Aug 17, 2008 at 9:44 PM | Unregistered CommenterDodgy Geezer
Aug 17, 2008 at 11:41 PM | Unregistered CommenterDocBud
Dave Rado is a climate change groupie:

http://www.daverado.mvps.org/Articles/KingMisquote.htm

"and realising that Sir David King would never have said any such thing, I investigated".

He then bends over backwards to try and justify, not very convincingly, why it was okay for Sir David King to mislead a House of Commons Select Committee.
Aug 18, 2008 at 12:26 AM | Unregistered CommenterDocBud
Just when you believe the whole world is going mad, making you feel as put-upon as an elderly hermit standing on the porch and shaking their cane in thwarted frustration at wild hoodlums trespassing to steal apples...why, you find a reasonable site like this one, and you remember: everything may not necessarily end badly.


Nevertheless, I am adding the term "post-rationalist age" to my personal lexicon. Than you, commenter 'Pops'.

Glad I found this site, I'll be back.
Aug 18, 2008 at 3:36 AM | Unregistered CommenterGrumpus
1) Over the years, I don't think Team Hockey stick has never addressed the red-noise-instead-of-data-still-produces-the-same-graph issue. The Wegman Report was rather damning in that respect. (copy available at http://republicans.energycommerce.house.gov/108/home/07142006_Wegman_Report.pdf.)

2) It is also noteworthy that defenses of the MBH mission to minimize the medieval warming period is invariably done using either(a) the same methods and selected data (Amman and Wahl) or (b) cherry-picked proxy studies. The fact is that a clear majority (75%+) of proxy studies of all kinds indicate a MWP temperature range higher than the current warming period. A summary of hundreds of such proxy studies both pro and con is available here: http://www.co2science.org/data/mwp/mwpp.php

3) The other popular defense when confronted by clear evidence of a MWP is to claim that it was a mere "regional" anomaly but studies from South America, North America and Siberia indicate that the phenomenon was indeed global. In short, you only get to deny the scope of the MWP by ignoring or denying the bulk of available science.

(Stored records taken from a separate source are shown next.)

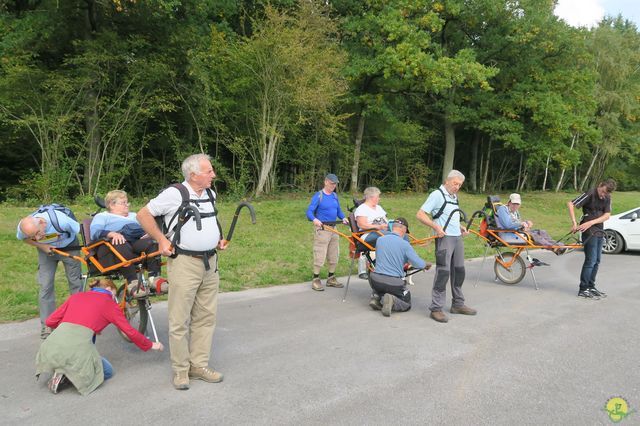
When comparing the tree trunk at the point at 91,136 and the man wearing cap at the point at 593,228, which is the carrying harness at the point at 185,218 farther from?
the tree trunk at the point at 91,136

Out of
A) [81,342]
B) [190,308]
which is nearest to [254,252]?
[190,308]

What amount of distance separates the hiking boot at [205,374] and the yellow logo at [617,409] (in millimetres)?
3153

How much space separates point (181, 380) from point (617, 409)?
3539 mm

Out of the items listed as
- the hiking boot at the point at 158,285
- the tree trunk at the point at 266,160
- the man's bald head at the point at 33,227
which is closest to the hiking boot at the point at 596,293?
the hiking boot at the point at 158,285

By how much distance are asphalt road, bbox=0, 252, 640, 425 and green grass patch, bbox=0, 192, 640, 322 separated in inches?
43.9

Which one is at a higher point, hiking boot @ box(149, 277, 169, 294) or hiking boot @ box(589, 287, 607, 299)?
hiking boot @ box(149, 277, 169, 294)

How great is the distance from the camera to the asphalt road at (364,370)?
365 centimetres

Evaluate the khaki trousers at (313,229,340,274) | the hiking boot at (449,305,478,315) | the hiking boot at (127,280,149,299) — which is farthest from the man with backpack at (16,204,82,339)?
the hiking boot at (449,305,478,315)

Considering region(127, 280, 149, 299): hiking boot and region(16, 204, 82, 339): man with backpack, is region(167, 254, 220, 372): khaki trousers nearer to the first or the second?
region(127, 280, 149, 299): hiking boot

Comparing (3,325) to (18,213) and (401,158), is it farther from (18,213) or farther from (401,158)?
(401,158)

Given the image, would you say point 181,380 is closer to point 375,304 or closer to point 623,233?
point 375,304

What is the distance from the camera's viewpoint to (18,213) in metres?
12.5

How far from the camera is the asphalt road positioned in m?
3.65

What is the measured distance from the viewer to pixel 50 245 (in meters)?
4.82
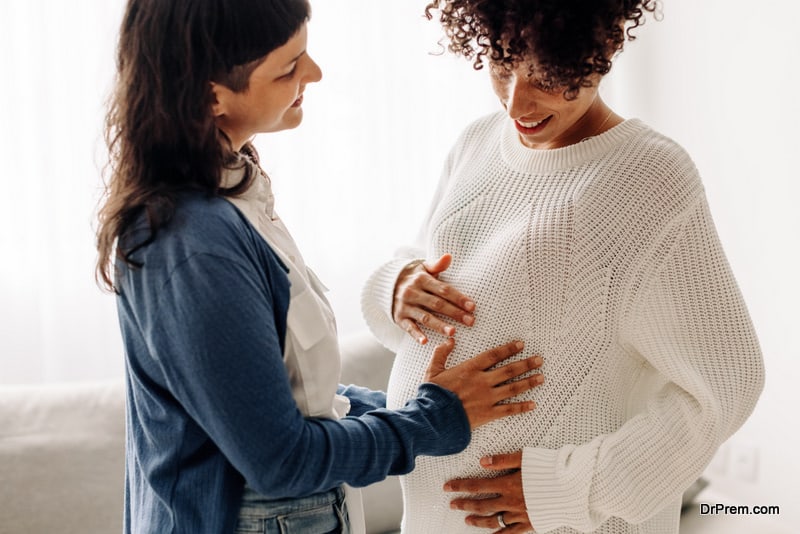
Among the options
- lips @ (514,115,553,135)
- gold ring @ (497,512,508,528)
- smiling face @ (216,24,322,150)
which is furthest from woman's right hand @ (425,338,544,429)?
smiling face @ (216,24,322,150)

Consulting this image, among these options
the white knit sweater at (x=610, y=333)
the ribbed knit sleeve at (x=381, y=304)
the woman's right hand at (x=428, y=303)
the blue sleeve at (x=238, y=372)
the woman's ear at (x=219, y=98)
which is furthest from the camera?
the ribbed knit sleeve at (x=381, y=304)

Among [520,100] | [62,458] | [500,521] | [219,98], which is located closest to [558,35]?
[520,100]

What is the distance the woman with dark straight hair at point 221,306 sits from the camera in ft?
2.90

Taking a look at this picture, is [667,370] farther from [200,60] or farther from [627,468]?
[200,60]

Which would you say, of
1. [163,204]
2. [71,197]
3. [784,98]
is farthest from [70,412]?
[784,98]

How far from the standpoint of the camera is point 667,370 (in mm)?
1108

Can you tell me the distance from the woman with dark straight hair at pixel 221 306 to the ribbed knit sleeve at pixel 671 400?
168 mm

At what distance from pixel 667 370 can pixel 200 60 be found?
0.72 metres

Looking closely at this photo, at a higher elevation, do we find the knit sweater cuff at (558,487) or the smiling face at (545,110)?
the smiling face at (545,110)

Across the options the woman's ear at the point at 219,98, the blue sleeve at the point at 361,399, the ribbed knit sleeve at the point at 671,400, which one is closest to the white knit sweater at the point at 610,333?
the ribbed knit sleeve at the point at 671,400

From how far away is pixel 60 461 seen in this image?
1.81m

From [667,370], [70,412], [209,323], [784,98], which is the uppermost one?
[784,98]

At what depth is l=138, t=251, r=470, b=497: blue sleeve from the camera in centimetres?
87

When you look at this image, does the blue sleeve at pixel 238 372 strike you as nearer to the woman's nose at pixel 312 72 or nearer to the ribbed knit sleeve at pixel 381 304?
the woman's nose at pixel 312 72
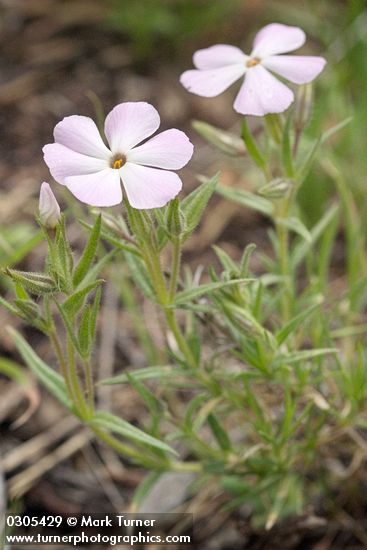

4) It seems pretty clear that Mann et all set out to achieve the Right Answer. To knowingly pick the bristlecone pine as the dominant data element was revealing given that its anomalous qualities were well-known (highly responsive to small increases in CO2) and guaranteed that the result would overstate modern warming and understate temperatures in pre-industrial periods.

5) The existence of a MWP does not refute AGW. It just takes away the simplistic polemic about "unprecedented" climate change after millennia of supposed virtual invariance. To go to this much trouble in order to preserve a bogus debate point and to protect a refusal to admit obvious error is an interesting phenomenon all by itself.
Aug 18, 2008 at 6:54 PM | Unregistered CommenterGeorge Tobin
Professor Brook seems to be a grants junkie as he boasts he's taken $3 million in grants to study AGW. from what i can see Brook has no AGW specialty as his bio says he principally studied at Macquarie University which to be frank is considered on a lower rung in academic output in Australia.

He writes about mass species extinctions and other alarmist tripe.

He career depends on this racket so he couldn't be trusted on anything he touches on this subject. When he writes about special interests he's looking in he mirror.